I plan to start training as a yoga teacher in potentially May next year.
I can't quite describe how this makes me feel about my body and looks, but it is on the whole super positive. I do have days like yesterday where I netted about 600 calories, you know - where it slips sometimes. But that was one day out of many.
When I was in university, I was fucking busy - I was always on the move and I loved it. I had 4/5 classes a day, I worked in the restaurant 2 nights a week, I was on student council, I went to judo twice a week and I partied like an animal. But I was in a flow state in life. I was happy, productive, motivated and just like in a good state.
That all ended when my parents got divorced and about a year after that was when I started this blog - and as you know if you've read this for a while - it hasn't been the easiest few years. BUT, at the moment, I feel incredible. I feel productive and like my life is moving forward to a place I want it to be.

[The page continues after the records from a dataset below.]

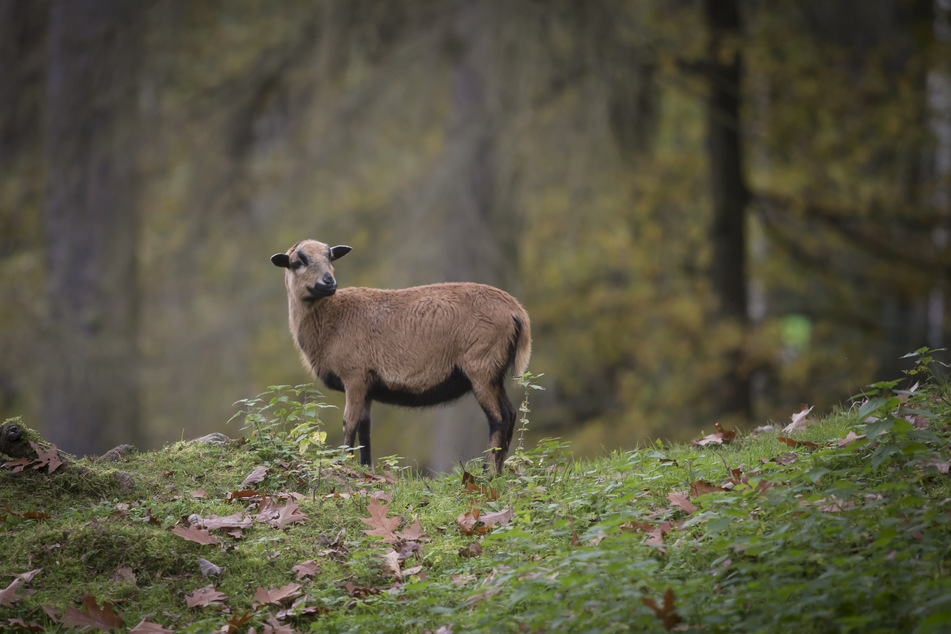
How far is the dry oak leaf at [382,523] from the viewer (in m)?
5.21

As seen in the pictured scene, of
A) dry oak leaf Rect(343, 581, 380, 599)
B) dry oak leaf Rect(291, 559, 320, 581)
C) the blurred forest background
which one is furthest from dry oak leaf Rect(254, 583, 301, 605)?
the blurred forest background

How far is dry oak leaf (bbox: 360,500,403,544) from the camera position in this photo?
521 cm

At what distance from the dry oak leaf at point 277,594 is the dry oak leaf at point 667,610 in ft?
6.50

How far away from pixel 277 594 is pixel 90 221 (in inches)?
433

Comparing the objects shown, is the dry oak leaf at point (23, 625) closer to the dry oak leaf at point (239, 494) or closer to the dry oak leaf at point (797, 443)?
the dry oak leaf at point (239, 494)

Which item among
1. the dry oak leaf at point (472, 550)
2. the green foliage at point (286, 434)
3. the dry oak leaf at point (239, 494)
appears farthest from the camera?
the green foliage at point (286, 434)

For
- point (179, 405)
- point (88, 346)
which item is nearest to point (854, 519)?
point (88, 346)

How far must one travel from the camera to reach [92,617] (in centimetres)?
437

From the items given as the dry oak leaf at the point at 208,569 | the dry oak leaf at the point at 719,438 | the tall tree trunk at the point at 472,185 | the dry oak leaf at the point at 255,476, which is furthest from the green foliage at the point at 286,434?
the tall tree trunk at the point at 472,185

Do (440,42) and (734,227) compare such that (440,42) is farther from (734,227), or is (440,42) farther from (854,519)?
(854,519)

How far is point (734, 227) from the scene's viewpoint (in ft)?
45.9

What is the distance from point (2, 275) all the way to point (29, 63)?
370cm

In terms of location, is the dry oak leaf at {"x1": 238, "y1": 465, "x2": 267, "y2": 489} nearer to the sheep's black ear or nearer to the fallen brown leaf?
the sheep's black ear

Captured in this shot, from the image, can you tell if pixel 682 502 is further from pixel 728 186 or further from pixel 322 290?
pixel 728 186
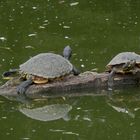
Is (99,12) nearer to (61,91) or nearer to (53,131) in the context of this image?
(61,91)

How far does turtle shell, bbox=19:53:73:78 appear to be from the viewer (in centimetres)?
646

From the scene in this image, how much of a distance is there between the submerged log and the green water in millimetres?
145

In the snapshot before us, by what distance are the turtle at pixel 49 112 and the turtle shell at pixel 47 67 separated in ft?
1.36

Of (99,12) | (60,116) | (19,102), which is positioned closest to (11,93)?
(19,102)

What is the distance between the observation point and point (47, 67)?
650 cm

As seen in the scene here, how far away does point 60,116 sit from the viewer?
19.5ft

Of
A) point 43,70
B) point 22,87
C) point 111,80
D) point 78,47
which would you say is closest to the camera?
point 22,87

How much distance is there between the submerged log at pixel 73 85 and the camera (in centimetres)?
645

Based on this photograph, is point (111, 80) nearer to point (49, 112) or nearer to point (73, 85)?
point (73, 85)

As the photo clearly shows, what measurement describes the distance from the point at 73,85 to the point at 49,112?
2.14ft

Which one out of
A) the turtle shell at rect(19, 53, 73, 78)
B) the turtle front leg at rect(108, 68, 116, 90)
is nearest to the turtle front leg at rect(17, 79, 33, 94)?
the turtle shell at rect(19, 53, 73, 78)

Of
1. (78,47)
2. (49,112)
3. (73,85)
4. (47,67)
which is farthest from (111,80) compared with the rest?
(78,47)

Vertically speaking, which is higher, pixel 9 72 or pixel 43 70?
pixel 43 70

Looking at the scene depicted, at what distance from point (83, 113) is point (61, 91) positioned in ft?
2.17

I have a plan to get my citizenship here and then qualify as a yoga teacher and do that part time in addition to my job, until I'm qualified enough to teach yoga retreats in paradise. Like that's the next part of my five year plan.
I want to move into a bigger house, so I can get a dog that I want to take with me when I travel. And I want to do that more. Travel, I mean.
I've finally got an amazing job which I start next week doing what I love, exploring a new skill set, learning new things.
I have decided that I no longer wish to pursue Chris. After spending the last few days with him, he's just not the kind of influence I need in my life. It came to me all at once, but he's negative and controlling. I think it will ruin this phase in my life.
And finally, I think a lot of this has to do with the fact that this is the first time in years when I've been on prozac properly. It is night and day.
I hope I don't sound like I'm gloating, but man - I wish I could share some positive energy with people. Because it really does feel fantastic.